## PROBLEMS AND TASKS:
[A] According to the news report on the Midland City standoff, what is the population of Midland City?
[B] Reproduce the news report on the Midland City standoff word for word, everything from "He had been" down to "after the attack.".

GIVEN TEXT: Begin

MIDLAND CITY, Ala. -- A gunman holed up in a bunker with a 6-year-old hostage kept law officers at bay Wednesday in an all-night, all-day standoff that began when he killed a school bus driver and dragged the boy away, authorities said.

SWAT teams took up positions around the gunman's rural property and police negotiators tried to win the kindergartener's safe release.

Sheriff Wally Olson said in a brief statement Wednesday evening that negotiators continued talking to the suspect and "at this time we have no reason to believe that the child has been harmed."

The gunman, identified by neighbours as Jimmy Lee Dykes, a 65-year-old retired truck driver, was known around the neighbourhood as a menacing figure who once beat a dog to death with a lead pipe, threatened to shoot children for setting foot on his property and patrolled his yard at night with a flashlight and a shotgun.

He had been scheduled to appear in court Wednesday morning to answer charges he shot at his neighbours in a dispute last month over a speed bump.

The standoff along a red dirt road began on Tuesday afternoon, after a gunman boarded a stopped school bus filled with children in the town of Midland City, population 2,300. The sheriff said the man shot the bus driver when he refused to hand over a 6-year-old child. The gunman then took the boy away.

"As far as we know there is no relation at all. He just wanted a child for a hostage situation," said Michael Senn, a pastor who helped comfort the traumatized children after the attack.

Authorities gave no details on the standoff, and it was unclear if Dykes made any demands from his underground bunker, which resembled a tornado shelter.

GIVEN TEXT: End
RECORDS PROVIDED: Begin

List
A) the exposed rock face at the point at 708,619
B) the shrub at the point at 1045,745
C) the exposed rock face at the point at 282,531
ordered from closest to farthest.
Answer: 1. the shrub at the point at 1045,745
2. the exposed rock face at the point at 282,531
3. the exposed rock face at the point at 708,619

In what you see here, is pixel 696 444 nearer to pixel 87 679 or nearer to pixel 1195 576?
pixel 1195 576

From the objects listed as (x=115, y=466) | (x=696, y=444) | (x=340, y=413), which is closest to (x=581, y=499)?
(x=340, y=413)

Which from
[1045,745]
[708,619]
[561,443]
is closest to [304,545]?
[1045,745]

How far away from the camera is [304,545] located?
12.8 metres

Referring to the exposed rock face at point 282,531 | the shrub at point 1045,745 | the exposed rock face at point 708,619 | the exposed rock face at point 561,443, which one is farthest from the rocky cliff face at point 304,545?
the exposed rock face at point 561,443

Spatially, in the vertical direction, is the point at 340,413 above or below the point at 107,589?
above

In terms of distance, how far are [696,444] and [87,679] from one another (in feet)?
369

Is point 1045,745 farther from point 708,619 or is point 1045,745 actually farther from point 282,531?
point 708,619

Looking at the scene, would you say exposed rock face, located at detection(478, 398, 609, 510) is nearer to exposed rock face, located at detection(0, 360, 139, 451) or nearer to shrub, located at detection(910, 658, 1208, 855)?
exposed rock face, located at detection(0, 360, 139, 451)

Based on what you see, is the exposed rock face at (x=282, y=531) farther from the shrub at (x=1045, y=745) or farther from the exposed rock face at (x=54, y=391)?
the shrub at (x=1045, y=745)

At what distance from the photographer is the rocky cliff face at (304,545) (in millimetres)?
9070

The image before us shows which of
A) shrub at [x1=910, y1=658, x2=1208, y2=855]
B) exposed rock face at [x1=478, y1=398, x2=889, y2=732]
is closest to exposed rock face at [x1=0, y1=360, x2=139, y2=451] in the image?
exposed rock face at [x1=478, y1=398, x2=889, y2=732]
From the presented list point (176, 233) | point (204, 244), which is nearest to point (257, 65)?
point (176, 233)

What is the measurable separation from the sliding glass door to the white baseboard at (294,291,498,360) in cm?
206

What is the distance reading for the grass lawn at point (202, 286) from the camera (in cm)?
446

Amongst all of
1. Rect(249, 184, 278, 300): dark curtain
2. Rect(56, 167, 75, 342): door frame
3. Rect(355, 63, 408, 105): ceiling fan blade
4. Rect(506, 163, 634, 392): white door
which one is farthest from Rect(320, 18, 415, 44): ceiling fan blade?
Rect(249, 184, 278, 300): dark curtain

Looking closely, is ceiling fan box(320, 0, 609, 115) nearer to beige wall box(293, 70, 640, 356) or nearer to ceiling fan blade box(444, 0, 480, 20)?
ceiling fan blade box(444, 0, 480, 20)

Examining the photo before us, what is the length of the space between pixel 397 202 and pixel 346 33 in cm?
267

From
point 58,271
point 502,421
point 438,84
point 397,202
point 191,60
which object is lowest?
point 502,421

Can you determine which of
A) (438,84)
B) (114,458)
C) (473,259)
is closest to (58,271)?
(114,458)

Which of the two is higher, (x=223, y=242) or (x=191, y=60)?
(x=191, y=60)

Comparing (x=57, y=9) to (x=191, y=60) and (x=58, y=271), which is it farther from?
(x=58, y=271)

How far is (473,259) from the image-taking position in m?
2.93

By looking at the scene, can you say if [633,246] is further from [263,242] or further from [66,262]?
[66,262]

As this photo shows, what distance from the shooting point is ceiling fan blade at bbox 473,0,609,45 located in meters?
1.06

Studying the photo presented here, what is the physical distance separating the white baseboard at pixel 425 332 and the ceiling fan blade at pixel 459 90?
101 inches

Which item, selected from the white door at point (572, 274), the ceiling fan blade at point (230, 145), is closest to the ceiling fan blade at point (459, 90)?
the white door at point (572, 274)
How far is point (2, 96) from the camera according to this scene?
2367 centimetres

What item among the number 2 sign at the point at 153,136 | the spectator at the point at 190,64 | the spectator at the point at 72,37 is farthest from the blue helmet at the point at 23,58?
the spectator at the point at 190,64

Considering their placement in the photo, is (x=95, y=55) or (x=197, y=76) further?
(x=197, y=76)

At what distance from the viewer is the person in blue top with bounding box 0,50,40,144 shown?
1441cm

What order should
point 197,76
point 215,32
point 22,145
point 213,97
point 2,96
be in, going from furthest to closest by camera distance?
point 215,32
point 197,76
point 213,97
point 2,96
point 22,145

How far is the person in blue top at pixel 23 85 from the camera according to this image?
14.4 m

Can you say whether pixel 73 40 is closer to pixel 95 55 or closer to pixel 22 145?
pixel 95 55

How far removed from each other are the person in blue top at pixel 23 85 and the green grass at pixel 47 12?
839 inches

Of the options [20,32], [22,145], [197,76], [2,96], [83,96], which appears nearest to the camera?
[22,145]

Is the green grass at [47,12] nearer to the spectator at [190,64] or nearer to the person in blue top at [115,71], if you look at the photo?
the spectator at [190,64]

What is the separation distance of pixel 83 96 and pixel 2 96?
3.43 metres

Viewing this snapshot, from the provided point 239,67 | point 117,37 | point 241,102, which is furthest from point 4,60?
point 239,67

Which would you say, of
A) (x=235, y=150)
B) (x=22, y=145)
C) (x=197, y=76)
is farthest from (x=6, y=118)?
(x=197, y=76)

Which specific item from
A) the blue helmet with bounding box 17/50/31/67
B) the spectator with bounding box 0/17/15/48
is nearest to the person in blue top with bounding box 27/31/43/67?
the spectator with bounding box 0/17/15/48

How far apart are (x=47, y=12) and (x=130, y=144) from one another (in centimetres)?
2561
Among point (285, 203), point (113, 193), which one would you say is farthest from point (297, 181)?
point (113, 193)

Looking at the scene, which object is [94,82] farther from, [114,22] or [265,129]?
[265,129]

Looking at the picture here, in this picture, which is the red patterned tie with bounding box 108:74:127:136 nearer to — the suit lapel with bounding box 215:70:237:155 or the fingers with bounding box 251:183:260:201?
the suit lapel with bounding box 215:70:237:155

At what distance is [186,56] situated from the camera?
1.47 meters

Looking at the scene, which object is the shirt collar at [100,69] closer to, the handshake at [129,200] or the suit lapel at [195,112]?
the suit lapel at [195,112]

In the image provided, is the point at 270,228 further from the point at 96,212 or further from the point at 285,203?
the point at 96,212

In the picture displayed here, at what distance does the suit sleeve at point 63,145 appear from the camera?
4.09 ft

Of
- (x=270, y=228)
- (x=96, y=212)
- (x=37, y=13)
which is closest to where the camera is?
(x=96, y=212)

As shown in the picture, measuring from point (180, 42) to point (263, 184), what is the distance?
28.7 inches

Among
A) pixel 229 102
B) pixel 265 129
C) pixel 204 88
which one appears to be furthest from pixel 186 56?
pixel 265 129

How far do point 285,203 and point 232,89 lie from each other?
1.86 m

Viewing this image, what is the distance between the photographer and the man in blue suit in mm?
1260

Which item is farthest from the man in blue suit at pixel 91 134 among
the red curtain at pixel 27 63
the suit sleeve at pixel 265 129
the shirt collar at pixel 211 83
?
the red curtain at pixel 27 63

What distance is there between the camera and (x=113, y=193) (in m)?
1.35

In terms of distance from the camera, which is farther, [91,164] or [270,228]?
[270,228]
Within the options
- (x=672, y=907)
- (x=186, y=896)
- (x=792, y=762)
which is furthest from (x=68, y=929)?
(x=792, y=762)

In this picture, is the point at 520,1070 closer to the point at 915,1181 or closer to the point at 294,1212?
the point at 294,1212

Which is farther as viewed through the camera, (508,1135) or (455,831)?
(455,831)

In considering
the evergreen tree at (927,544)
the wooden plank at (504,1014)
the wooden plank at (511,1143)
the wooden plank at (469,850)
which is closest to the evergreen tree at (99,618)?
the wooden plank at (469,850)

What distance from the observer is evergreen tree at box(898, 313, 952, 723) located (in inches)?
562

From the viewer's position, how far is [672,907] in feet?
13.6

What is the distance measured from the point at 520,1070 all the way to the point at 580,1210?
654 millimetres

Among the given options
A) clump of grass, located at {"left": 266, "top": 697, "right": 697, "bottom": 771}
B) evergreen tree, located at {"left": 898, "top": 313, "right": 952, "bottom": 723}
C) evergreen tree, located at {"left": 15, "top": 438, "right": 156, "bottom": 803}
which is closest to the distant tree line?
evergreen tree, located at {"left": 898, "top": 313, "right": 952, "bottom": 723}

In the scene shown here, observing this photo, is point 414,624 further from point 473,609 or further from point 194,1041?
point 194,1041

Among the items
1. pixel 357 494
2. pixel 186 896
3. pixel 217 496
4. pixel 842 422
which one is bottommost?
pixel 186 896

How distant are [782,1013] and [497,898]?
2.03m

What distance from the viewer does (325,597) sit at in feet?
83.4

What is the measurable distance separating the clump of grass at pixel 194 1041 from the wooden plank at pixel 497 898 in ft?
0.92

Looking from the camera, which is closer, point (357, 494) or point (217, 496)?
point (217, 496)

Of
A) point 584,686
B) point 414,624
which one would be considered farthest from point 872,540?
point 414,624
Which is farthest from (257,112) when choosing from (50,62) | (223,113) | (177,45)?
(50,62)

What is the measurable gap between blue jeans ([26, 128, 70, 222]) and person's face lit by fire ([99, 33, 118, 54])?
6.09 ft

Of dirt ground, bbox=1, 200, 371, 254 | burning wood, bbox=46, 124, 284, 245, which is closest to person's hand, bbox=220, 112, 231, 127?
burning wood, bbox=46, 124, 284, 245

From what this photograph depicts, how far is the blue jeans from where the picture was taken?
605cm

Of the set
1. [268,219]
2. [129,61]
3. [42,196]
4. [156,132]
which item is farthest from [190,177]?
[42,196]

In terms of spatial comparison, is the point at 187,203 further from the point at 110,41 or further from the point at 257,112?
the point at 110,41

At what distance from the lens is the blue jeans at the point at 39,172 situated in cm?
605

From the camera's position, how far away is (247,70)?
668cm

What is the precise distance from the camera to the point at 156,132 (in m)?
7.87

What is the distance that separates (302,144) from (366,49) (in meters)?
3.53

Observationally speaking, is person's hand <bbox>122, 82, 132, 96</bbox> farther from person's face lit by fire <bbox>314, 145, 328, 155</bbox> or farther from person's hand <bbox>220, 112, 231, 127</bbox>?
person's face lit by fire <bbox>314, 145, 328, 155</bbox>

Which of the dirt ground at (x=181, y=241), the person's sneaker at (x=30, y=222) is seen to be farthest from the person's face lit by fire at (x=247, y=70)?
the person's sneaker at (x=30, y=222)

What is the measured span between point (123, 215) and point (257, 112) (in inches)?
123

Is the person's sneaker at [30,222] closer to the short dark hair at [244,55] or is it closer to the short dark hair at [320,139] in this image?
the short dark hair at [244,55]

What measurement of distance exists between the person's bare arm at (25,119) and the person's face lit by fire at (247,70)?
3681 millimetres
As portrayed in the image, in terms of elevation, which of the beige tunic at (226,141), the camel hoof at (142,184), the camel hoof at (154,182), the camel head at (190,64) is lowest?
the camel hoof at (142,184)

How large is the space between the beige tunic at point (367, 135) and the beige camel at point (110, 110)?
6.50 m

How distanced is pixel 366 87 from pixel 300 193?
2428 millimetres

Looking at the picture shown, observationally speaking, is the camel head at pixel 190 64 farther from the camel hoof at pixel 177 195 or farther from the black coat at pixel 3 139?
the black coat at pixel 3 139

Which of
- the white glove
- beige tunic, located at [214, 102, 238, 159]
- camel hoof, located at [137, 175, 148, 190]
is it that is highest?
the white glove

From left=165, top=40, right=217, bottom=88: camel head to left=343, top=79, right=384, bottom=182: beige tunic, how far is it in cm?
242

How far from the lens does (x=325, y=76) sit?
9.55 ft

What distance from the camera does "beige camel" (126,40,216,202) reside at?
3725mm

RECORDS PROVIDED: End

## RESPONSES PER TASK:
[A] 2,300

[B]
He had been scheduled to appear in court Wednesday morning to answer charges he shot at his neighbours in a dispute last month over a speed bump.

The standoff along a red dirt road began on Tuesday afternoon, after a gunman boarded a stopped school bus filled with children in the town of Midland City, population 2,300. The sheriff said the man shot the bus driver when he refused to hand over a 6-year-old child. The gunman then took the boy away.

"As far as we know there is no relation at all. He just wanted a child for a hostage situation," said Michael Senn, a pastor who helped comfort the traumatized children after the attack.